> Aim of the exercise:
Can you return every line of the listing below unchanged, from the first line through the last?

> Input records:

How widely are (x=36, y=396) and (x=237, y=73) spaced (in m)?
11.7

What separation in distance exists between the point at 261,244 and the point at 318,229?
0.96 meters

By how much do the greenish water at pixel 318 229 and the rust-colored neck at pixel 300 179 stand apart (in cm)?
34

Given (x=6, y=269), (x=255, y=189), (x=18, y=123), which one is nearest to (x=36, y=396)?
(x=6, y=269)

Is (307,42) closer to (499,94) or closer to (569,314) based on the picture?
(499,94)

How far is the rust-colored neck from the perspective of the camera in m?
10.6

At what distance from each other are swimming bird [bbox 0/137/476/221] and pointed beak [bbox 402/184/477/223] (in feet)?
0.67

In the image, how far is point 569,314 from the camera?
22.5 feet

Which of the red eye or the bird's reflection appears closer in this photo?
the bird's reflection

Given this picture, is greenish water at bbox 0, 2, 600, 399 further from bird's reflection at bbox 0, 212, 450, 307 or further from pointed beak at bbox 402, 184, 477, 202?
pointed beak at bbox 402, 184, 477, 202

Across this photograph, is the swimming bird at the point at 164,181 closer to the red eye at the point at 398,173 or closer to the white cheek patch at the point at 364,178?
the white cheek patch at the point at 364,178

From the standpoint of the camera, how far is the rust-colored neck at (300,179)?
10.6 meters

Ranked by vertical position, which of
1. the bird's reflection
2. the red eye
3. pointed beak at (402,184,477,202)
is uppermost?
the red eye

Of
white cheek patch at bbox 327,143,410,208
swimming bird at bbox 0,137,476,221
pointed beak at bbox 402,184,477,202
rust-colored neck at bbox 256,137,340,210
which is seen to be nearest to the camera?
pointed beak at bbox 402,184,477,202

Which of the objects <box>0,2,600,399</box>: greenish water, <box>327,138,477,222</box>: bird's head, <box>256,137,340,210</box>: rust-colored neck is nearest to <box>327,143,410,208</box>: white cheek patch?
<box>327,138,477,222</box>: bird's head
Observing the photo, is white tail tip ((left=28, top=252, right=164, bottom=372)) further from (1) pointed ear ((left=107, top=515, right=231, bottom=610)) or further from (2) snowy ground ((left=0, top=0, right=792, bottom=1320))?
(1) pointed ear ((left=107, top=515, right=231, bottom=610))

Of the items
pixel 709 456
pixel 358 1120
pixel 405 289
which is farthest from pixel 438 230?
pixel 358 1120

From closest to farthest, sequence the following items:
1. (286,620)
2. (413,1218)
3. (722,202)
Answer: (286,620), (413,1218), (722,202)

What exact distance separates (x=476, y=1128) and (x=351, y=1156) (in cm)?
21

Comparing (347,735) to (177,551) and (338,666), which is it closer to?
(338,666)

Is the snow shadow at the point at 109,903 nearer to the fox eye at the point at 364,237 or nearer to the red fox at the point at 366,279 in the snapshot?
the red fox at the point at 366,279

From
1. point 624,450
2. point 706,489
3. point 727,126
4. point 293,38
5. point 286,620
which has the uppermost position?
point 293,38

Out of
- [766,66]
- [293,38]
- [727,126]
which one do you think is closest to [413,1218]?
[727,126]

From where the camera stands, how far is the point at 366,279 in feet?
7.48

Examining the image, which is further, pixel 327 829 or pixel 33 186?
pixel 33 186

> Correct result:
How widely are (x=36, y=396) and (x=237, y=73) spaced (in m)?
11.7

What separation in distance exists between the point at 261,244 and the point at 318,229?
0.96 meters

By how much do the greenish water at pixel 318 229 and the rust-colored neck at pixel 300 179 stand apart (in cm)?
34

Given (x=6, y=269), (x=255, y=189), (x=18, y=123), which one is nearest to (x=36, y=396)?
(x=6, y=269)

Is (307,42) closer to (499,94) or closer to (569,314) based on the picture?
(499,94)

How far is the rust-colored neck from the perspective of the camera in m?
10.6

At what distance from each other are swimming bird [bbox 0/137/476/221] and pointed beak [bbox 402/184/477/223] (in feet)?
0.67

In the image, how far is point 569,314 from the camera?
22.5 feet

Which of the red eye or the bird's reflection appears closer in this photo?
the bird's reflection

Given this picture, is greenish water at bbox 0, 2, 600, 399 further from bird's reflection at bbox 0, 212, 450, 307 or further from pointed beak at bbox 402, 184, 477, 202?
pointed beak at bbox 402, 184, 477, 202

Across this photograph, is the swimming bird at the point at 164,181 closer to the red eye at the point at 398,173 or closer to the white cheek patch at the point at 364,178?
the white cheek patch at the point at 364,178

From the standpoint of the camera, how far is the rust-colored neck at (300,179)?
10.6 meters

Ranked by vertical position, which of
1. the bird's reflection
2. the red eye
3. pointed beak at (402,184,477,202)
is uppermost?
the red eye

Of
white cheek patch at bbox 327,143,410,208
swimming bird at bbox 0,137,476,221
pointed beak at bbox 402,184,477,202
rust-colored neck at bbox 256,137,340,210
which is seen to be nearest to the camera?
pointed beak at bbox 402,184,477,202

Which of the objects <box>0,2,600,399</box>: greenish water, <box>327,138,477,222</box>: bird's head, <box>256,137,340,210</box>: rust-colored neck is nearest to <box>327,143,410,208</box>: white cheek patch?
<box>327,138,477,222</box>: bird's head
Observing the photo, is white tail tip ((left=28, top=252, right=164, bottom=372)) further from (1) pointed ear ((left=107, top=515, right=231, bottom=610)) or further from (2) snowy ground ((left=0, top=0, right=792, bottom=1320))?
(1) pointed ear ((left=107, top=515, right=231, bottom=610))

Of the items
pixel 709 456
pixel 358 1120
pixel 405 289
which is farthest from pixel 438 230?
pixel 358 1120

From closest to farthest, sequence the following items:
1. (286,620)
2. (413,1218)
3. (722,202)
Answer: (286,620), (413,1218), (722,202)

What exact distance separates (x=476, y=1128) and (x=351, y=1156) (in cm)?
21

Comparing (347,735) to (177,551) and (338,666), which is it closer to?
(338,666)

Is the snow shadow at the point at 109,903 nearer to the fox eye at the point at 364,237 or nearer to the red fox at the point at 366,279 in the snapshot?
the red fox at the point at 366,279

From
1. point 624,450
2. point 706,489
3. point 727,126
4. point 293,38
5. point 286,620
which has the uppermost position?
point 293,38

Out of
- [766,66]
- [293,38]
- [727,126]
which one do you think is closest to [413,1218]?
[727,126]

From where the camera stands, how far is the point at 366,279 in feet?
7.48

Examining the image, which is further, pixel 327 829 or pixel 33 186?
pixel 33 186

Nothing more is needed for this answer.